Comment aborder, traiter, dire la résolution ? Qu’est-ce qu’une résolution, d’ailleurs ? Ce n'est ni une solution ni un effacement. Est-ce un coup de force, une ruse, un déni? Mais résoudre ces questions, ne serait-ce pas déjà laisser entrer le cheval de la résolution dans la cité assiégée du langage ? Donc, plutôt que d’abattre cette notion comme une carte, Frank Smith la décale, l’éprouve, lui donne sa chance, aussi, la laisse parler, lui surimposant même un motif (le parcours d’un avion, le monde tel qu'il est vu). On parle en effet, pour les images, de résolution  et si c'était cette même opération qu'effectuait le politique pour donner l'illusion qu'il maîtrise les faits et leurs conflits?

Le désir de résolution, ou plutôt l’impératif de résolution s’avance, pourrait-on dire, sous des dehors souvent glacés (survol, analyse, décision), bavards (commission, session, adoption de résolution), au rebours du chant, du « gai savoir » mais là encore rien n’est certain, et le poétique peut aussi se laisser prendre aux lueurs de la résolution. Ce faisant, ne perdrait-il pas un de ses atouts indispensables : le vertige ?

« À la fin d’un livre, si elle [la résolution] advient, l’auteur éprouve-t-il un sentiment quelconque de soulagement ? Il apparaît que lorsque le point final est posé, plus qu’une cessation totale de l’existence on se met alors à agrandir son univers. A un moment donné  c’est comme pour le monde lui-même  si on n’augmente pas, on se raidit et se contracte : cela fait partie intégrante du processus de vie. Il n’y a pas de stabilité, rien ne cesse jamais, et le plus grand obstacle à surmonter — or cela dure tout au long d’une vie d’écrivain, semble-t-il  c’est celui du vertige.

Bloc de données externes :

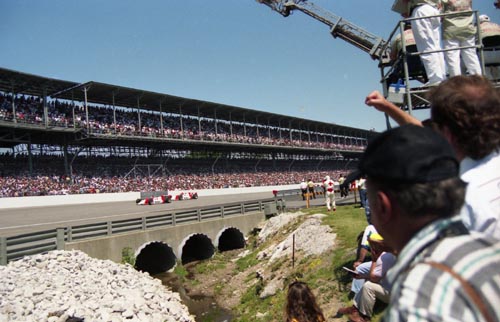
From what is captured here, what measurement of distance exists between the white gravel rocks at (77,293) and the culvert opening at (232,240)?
32.8 ft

On s’interroge sur ce que serait un vertige exact, qui aurait enfin renoncé à l’état d’apesanteur. »

Smith construit son livre avec un instinct géométrique assez inédit, faisant se succéder dispositifs réflexifs (comment penser la résolution et la dire), exercices de représentation (la mise en images du monde-carte par l’œil-avion), listes d'énoncés relatifs aux prises de résolution (invite, convient, engage, décide, encourage, sollicite). Une méthode du discours, donc, plutôt qu’un discours de la méthode, mais qui permet à ces divers dispositifs textuels d’investir une notion contenant en germe sa propre dissolution : la résolution.

Ai-je dit que ce livre était, à sa façon vigilante et tremblée, une machine de guerre ? Cette question, espérons-le, restera irrésolue, histoire de mieux surprendre l'ennemi.

 

 

Liliane Giraudon

Résolution des faits ajoute à l'énigme mais comme Chantal Akerman Frank Smith « filme le plat et à plat » : un poétique politique.